Sunday’s court response touches on what could turn out to be the Achilles heel of the entire initiative: the government’s decision to have the project dealt with by the National Infrastructure Committee — a fast-track body within the Finance Ministry — rather than the usual planning hierarchy, which must allow for public objections at each stage of consideration. The NIC was set up to handle major infrastructure projects such as gas and railway lines that cross local authority boundaries.
In 2016, the government amended planning and building law to add “tourist infrastructure” projects to the definition of “national infrastructure” projects that can be dealt with by the National Infrastructure Committee, and specifically named tourism transportation systems.
This paved the way for the ostensibly local initiative to be whisked off to the NIC after just one presentation before the Jerusalem planning committee.
The High Court now wants the government and all the other bodies involved in approving the project to detail the “factual basis” on which the cable car meets the wording of the planning law — whether it really will “serve as a tourist attraction,” and “make a real contribution to tourism in the area.”
If the court rejects the factual basis, which must be submitted by September 6, then the National Infrastructure Committee will have exceeded its authority to discuss the project and subsequently to recommend it to the government. The entire case for the cable car could start to unravel.

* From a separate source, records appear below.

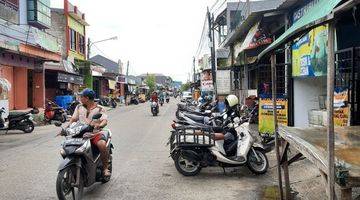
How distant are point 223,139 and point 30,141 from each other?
25.9 feet

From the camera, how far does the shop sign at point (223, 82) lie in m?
25.2

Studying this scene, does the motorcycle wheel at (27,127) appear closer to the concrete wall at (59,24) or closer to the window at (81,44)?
the concrete wall at (59,24)

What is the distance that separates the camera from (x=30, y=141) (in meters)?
14.2

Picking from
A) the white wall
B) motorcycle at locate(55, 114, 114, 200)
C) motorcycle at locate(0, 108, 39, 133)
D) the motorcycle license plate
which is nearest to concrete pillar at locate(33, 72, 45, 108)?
motorcycle at locate(0, 108, 39, 133)

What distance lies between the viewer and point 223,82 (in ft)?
83.3

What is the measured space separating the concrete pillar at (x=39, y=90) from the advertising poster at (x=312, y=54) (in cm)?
1932

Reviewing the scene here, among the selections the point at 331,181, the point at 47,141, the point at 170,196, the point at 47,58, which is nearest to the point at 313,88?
the point at 170,196

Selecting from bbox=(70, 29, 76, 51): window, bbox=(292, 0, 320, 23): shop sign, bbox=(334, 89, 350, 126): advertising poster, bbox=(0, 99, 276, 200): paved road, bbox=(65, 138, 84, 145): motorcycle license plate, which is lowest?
bbox=(0, 99, 276, 200): paved road

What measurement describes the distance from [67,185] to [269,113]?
6.92 metres

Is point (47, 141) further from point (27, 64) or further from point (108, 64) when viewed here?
point (108, 64)

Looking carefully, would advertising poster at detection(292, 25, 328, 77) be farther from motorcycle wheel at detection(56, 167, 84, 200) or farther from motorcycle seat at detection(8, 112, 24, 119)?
motorcycle seat at detection(8, 112, 24, 119)

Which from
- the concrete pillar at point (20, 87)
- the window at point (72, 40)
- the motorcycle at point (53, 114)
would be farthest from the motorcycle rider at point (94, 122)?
the window at point (72, 40)

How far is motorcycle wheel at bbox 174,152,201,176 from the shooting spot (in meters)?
8.34

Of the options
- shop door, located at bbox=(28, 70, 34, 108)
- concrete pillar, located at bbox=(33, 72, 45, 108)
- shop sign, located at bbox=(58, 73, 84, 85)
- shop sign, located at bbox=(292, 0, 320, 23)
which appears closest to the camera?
shop sign, located at bbox=(292, 0, 320, 23)
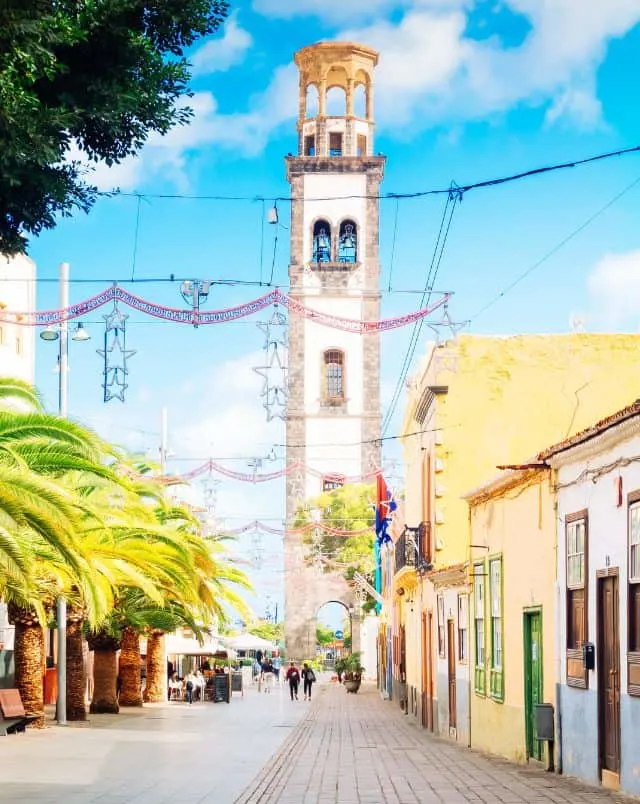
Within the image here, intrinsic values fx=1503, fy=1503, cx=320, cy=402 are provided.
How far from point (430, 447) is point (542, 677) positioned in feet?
49.5

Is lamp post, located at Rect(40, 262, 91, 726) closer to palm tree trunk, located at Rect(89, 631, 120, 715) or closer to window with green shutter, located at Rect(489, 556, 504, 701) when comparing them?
palm tree trunk, located at Rect(89, 631, 120, 715)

Eli Ben Ari, the lawyer representing one of four plaintiffs, environmental advocacy organization Adam Teva V’Din, told The Times of Israel: “I don’t see how they can justify this from a tourist point of view.”
The other petitioners were the World Karaite Movement and a group of residents from the Palestinian village of Silwan — the cable car is planned to pass over Silwan and a Karaite cemetery — and Emek Shaveh, which has led the campaign against the cable car. Emek Shaveh seeks to keep antiquities open to members of all communities and faiths and to stop archaeology being exploited for political ends.
The plan’s many critics say that the cable car will turn Jerusalem’s most precious historic vistas into a theme park. An analysis of traffic data, released last week, also appears to undermine the Old City congestion claim and suggests that an increase in shuttles would be a better, faster, and far cheaper way of ferrying tourists from southern Jerusalem to the Dung Gate.